The following is a list of objectives currently drafted for development and implementation in the Waadookodaading teacher training program:
• Pair veteran immersion teachers with trainees to provide them guided target language instruction (and exposure to the academic terms used for specific subjects), and the opportunity to observe classroom management,
• Give veteran immersion teachers the opportunity to develop skills for training and managing trainees in the classroom,
• Involve trainees in the process of developing units and lesson plans,
• Have teachers and trainees conduct observations on each other to develop skills and understanding of standards (as defined by Waadookodaading),
• Provide cultural process mentoring to trainees or give trainees the opportunity to teach their mentor (i.e. if the trainee comes with a cultural skill such as knowledge of gathering and processing wild rice or maple tree sap),
• Develop a culturally and linguistically appropriate lesson plan format that addresses academic, classroom management, cultural, language development, and interpersonal relationship standards,
• Develop the leadership capacities in all teachers so they have the capacity to be productive and active practitioners who can add to the scholarship, research, development, and future training of teachers, and
• Give teacher trainers and trainees the opportunity to improve language, cultural, and academic proficiency with guidance on implementation and connections to classroom activities and academic development.
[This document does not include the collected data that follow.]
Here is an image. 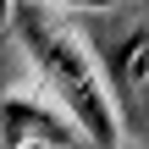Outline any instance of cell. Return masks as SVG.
Returning a JSON list of instances; mask_svg holds the SVG:
<instances>
[{"instance_id": "obj_3", "label": "cell", "mask_w": 149, "mask_h": 149, "mask_svg": "<svg viewBox=\"0 0 149 149\" xmlns=\"http://www.w3.org/2000/svg\"><path fill=\"white\" fill-rule=\"evenodd\" d=\"M116 83H122L127 105L138 111V122L149 127V28H144V33H133V39L122 44V66H116Z\"/></svg>"}, {"instance_id": "obj_4", "label": "cell", "mask_w": 149, "mask_h": 149, "mask_svg": "<svg viewBox=\"0 0 149 149\" xmlns=\"http://www.w3.org/2000/svg\"><path fill=\"white\" fill-rule=\"evenodd\" d=\"M0 22H6V0H0Z\"/></svg>"}, {"instance_id": "obj_1", "label": "cell", "mask_w": 149, "mask_h": 149, "mask_svg": "<svg viewBox=\"0 0 149 149\" xmlns=\"http://www.w3.org/2000/svg\"><path fill=\"white\" fill-rule=\"evenodd\" d=\"M22 44L33 50V61H39L50 94L72 111V122H77L100 149H111L116 144V111H111L105 77H100L94 55L83 50V39H77L72 28H55V17L33 11V17H22Z\"/></svg>"}, {"instance_id": "obj_2", "label": "cell", "mask_w": 149, "mask_h": 149, "mask_svg": "<svg viewBox=\"0 0 149 149\" xmlns=\"http://www.w3.org/2000/svg\"><path fill=\"white\" fill-rule=\"evenodd\" d=\"M61 111H66L61 100H44L33 88H11L0 100V122H6L11 144H22V138L28 144H72L77 138V122H66Z\"/></svg>"}]
</instances>
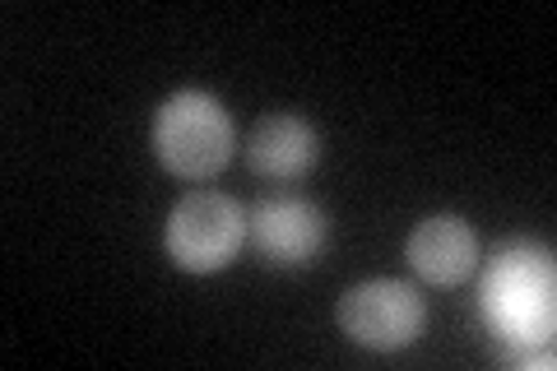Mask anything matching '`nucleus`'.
I'll return each instance as SVG.
<instances>
[{
	"label": "nucleus",
	"instance_id": "obj_1",
	"mask_svg": "<svg viewBox=\"0 0 557 371\" xmlns=\"http://www.w3.org/2000/svg\"><path fill=\"white\" fill-rule=\"evenodd\" d=\"M483 321L507 344H548L553 339V256L544 246L511 242L493 256L479 284Z\"/></svg>",
	"mask_w": 557,
	"mask_h": 371
},
{
	"label": "nucleus",
	"instance_id": "obj_2",
	"mask_svg": "<svg viewBox=\"0 0 557 371\" xmlns=\"http://www.w3.org/2000/svg\"><path fill=\"white\" fill-rule=\"evenodd\" d=\"M233 149H237L233 116L205 88H182L153 116V158L177 182H209V176H219L233 163Z\"/></svg>",
	"mask_w": 557,
	"mask_h": 371
},
{
	"label": "nucleus",
	"instance_id": "obj_3",
	"mask_svg": "<svg viewBox=\"0 0 557 371\" xmlns=\"http://www.w3.org/2000/svg\"><path fill=\"white\" fill-rule=\"evenodd\" d=\"M247 242V209L223 190H190L172 205L163 227V251L186 274H219Z\"/></svg>",
	"mask_w": 557,
	"mask_h": 371
},
{
	"label": "nucleus",
	"instance_id": "obj_4",
	"mask_svg": "<svg viewBox=\"0 0 557 371\" xmlns=\"http://www.w3.org/2000/svg\"><path fill=\"white\" fill-rule=\"evenodd\" d=\"M428 307L409 284L399 279H368L339 297V330L358 348L372 353H399L423 334Z\"/></svg>",
	"mask_w": 557,
	"mask_h": 371
},
{
	"label": "nucleus",
	"instance_id": "obj_5",
	"mask_svg": "<svg viewBox=\"0 0 557 371\" xmlns=\"http://www.w3.org/2000/svg\"><path fill=\"white\" fill-rule=\"evenodd\" d=\"M247 237L256 242V251L265 256V264L278 270H302L325 251L330 223L325 209L317 200L302 196H265L247 214Z\"/></svg>",
	"mask_w": 557,
	"mask_h": 371
},
{
	"label": "nucleus",
	"instance_id": "obj_6",
	"mask_svg": "<svg viewBox=\"0 0 557 371\" xmlns=\"http://www.w3.org/2000/svg\"><path fill=\"white\" fill-rule=\"evenodd\" d=\"M242 153H247V168L265 176V182H298V176L317 168L321 131L298 112H270L251 126Z\"/></svg>",
	"mask_w": 557,
	"mask_h": 371
},
{
	"label": "nucleus",
	"instance_id": "obj_7",
	"mask_svg": "<svg viewBox=\"0 0 557 371\" xmlns=\"http://www.w3.org/2000/svg\"><path fill=\"white\" fill-rule=\"evenodd\" d=\"M405 260L413 264L418 279L437 288H456L474 274L479 264V237L460 214H432L409 233L405 242Z\"/></svg>",
	"mask_w": 557,
	"mask_h": 371
}]
</instances>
This list is not exhaustive and continues to develop. However, it provides an example of the values in a teacher that have been identified by Waadookodaading over the first twenty years of culturally based instruction. We also want to evaluate our teacher's effectiveness using the standards described in the edTPA. As educators we are dedicated to mainstream teacher standards such as academic rigor, classroom management, cross content connections, instructional differentiation, and the others identified by the state of Wisconsin. What must be considered is that we are doing so in a language that is not our first, for students who are also language learners. In addition, because of historical events such as boarding schools, forcible removal and adoption, and relocation to urban centers, many people do not have a connection to cultural customs and traditional food gathering, which are important activities that are part of the instruction at Waadookodaading. For example, trainees are expected to develop the skills to function at maple sugar camp. This is a large skill set to develop in a short time, and requires a reflective, prescriptive, and effective feedback tool that enhances connections within the cultural community.
In conclusion, changing the approach to teacher training is important for Indigenous language and culture revitalization. It is not just important to the continuance of our languages and cultural practices, it is also important for engaging the community by creating teachers that are reflecting Indigenous values. Creating a teacher training program that offers the opportunity for growth, reflection, increases earning power, and respects Indigenous language and cultures, has the potential to attract more Indigenous people to the field. Finally, it is vitally important that we find ways to teach our languages, cultures, and academics to our children in order to give them every opportunity to be healthy, intellectual, and spiritual people.